__Task details__. Turn everything from the item containing "At what distance from" down to the end of the items into a two-column CSV with the columns text and answer, one row per item. Put each value in a single quoted field, replace line breaks with spaces, and leave the pictures out.

Rows from a spatial reasoning dataset:

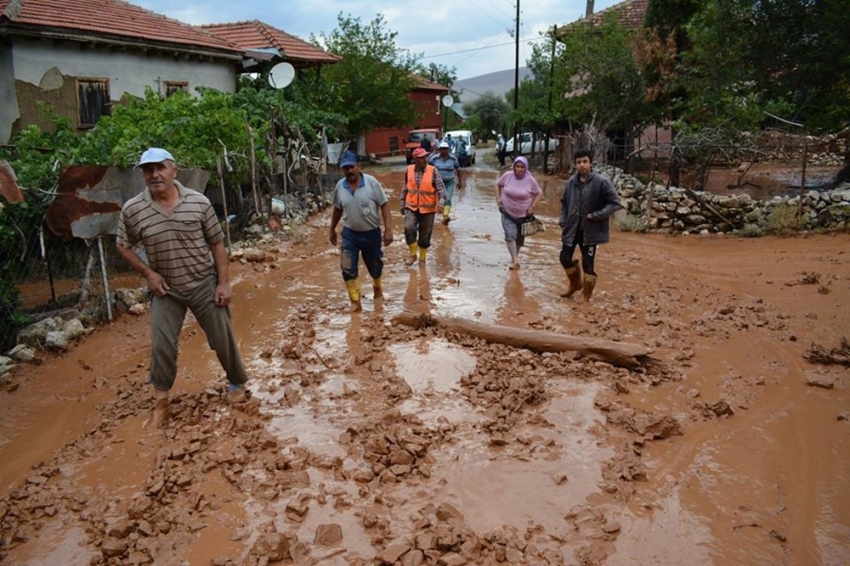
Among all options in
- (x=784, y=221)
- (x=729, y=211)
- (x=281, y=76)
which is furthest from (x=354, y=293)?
(x=281, y=76)

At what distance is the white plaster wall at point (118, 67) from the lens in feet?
42.4

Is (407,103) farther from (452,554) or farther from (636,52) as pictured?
(452,554)

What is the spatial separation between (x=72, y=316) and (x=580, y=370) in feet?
17.6

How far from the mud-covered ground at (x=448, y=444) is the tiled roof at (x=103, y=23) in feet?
27.9

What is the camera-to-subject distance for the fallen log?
5.30m

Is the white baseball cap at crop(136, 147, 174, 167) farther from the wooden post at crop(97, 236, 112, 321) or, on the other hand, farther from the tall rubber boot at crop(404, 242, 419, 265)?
the tall rubber boot at crop(404, 242, 419, 265)

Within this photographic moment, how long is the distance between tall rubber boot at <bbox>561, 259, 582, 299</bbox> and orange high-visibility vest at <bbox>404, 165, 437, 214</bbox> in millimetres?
2307

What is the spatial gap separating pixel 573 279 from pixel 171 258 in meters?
4.70

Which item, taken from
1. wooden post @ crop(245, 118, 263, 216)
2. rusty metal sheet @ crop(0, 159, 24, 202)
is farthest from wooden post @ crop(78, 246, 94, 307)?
wooden post @ crop(245, 118, 263, 216)

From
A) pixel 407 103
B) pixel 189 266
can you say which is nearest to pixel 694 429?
pixel 189 266

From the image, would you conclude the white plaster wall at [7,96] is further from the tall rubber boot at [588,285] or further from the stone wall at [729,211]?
the stone wall at [729,211]

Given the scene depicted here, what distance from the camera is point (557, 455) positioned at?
4012 mm

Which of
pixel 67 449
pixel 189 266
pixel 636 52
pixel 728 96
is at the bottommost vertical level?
pixel 67 449

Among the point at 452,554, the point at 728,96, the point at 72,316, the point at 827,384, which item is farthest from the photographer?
the point at 728,96
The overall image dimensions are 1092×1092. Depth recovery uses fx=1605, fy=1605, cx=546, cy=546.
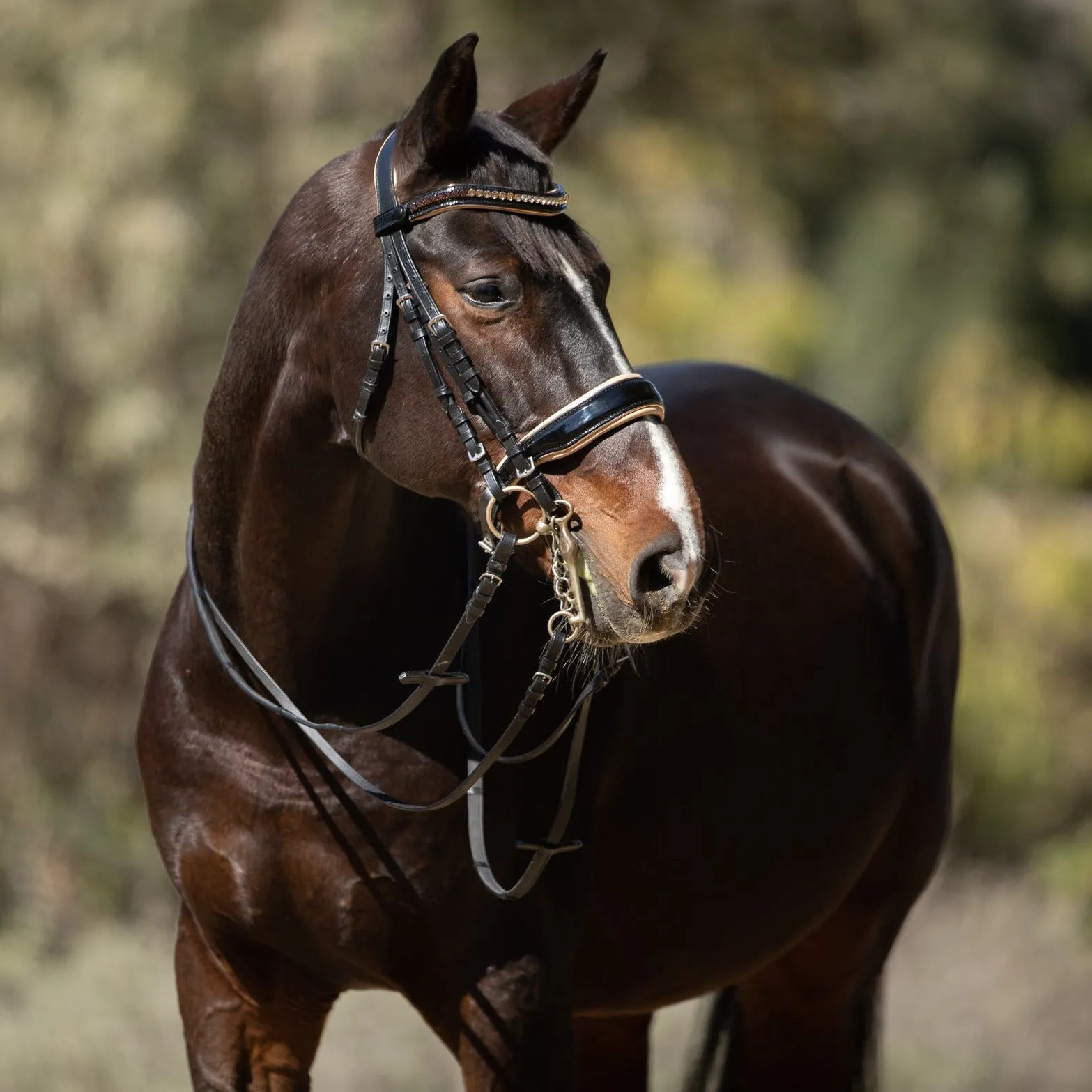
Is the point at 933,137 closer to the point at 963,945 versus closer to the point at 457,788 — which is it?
the point at 963,945

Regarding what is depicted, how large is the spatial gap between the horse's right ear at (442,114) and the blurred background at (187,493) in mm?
3870

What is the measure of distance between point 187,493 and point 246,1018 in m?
4.71

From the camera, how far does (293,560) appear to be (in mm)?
2385

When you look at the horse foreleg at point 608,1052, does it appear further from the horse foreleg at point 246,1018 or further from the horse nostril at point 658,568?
the horse nostril at point 658,568

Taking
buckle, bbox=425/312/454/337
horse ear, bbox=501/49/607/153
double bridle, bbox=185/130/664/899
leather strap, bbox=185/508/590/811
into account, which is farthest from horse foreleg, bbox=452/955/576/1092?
horse ear, bbox=501/49/607/153

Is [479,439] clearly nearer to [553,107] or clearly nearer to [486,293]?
[486,293]

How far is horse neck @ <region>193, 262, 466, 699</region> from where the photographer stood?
2.33m

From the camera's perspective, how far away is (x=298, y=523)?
236 centimetres

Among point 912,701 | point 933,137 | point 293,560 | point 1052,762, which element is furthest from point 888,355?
point 293,560

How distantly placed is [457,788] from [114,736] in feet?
17.7

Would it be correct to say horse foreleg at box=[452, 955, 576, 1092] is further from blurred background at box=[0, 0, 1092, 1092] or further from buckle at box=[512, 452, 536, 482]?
blurred background at box=[0, 0, 1092, 1092]

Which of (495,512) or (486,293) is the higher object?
(486,293)

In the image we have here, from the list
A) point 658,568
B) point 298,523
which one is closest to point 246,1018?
point 298,523

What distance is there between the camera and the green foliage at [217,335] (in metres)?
7.09
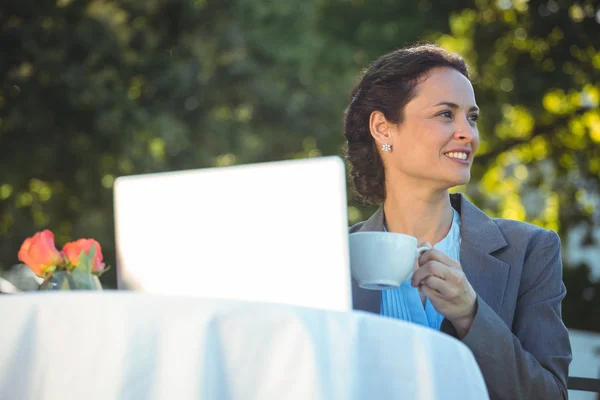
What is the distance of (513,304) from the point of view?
7.54 feet

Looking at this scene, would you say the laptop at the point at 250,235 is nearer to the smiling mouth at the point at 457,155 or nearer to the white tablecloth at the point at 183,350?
the white tablecloth at the point at 183,350

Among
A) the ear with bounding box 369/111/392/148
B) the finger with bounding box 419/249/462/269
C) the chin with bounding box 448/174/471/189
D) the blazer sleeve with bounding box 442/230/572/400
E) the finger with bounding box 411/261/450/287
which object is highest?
the ear with bounding box 369/111/392/148

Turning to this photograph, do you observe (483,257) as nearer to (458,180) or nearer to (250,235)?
(458,180)

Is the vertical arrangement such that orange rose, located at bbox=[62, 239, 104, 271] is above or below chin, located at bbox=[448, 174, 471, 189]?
below

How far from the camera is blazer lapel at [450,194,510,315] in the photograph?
2314mm

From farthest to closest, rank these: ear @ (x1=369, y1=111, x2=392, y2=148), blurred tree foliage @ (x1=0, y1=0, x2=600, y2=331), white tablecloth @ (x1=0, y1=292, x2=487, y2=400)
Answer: blurred tree foliage @ (x1=0, y1=0, x2=600, y2=331) < ear @ (x1=369, y1=111, x2=392, y2=148) < white tablecloth @ (x1=0, y1=292, x2=487, y2=400)

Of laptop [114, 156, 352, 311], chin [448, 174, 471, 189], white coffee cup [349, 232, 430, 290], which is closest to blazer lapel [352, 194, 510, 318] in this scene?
chin [448, 174, 471, 189]

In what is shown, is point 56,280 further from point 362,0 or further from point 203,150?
point 362,0

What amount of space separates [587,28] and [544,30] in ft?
1.86

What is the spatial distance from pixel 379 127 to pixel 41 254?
4.02 ft

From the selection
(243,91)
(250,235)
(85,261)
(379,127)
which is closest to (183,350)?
(250,235)

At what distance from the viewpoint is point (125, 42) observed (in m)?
10.4

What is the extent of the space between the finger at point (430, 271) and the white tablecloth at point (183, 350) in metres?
0.52

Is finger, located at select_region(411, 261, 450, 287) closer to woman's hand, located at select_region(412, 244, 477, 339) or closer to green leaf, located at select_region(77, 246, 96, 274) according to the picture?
woman's hand, located at select_region(412, 244, 477, 339)
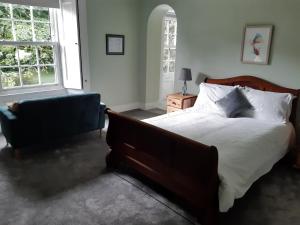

__Result__.
text,answer
"At what distance from the viewpoint is point (125, 42) observed (in m)?","10.4"
"What is the extent of the space between the finger at point (430, 271) and the white tablecloth at point (183, 350) in metres?","0.52"
"Is finger, located at select_region(411, 261, 450, 287) closer to woman's hand, located at select_region(412, 244, 477, 339) or closer to green leaf, located at select_region(77, 246, 96, 274) according to the picture?","woman's hand, located at select_region(412, 244, 477, 339)"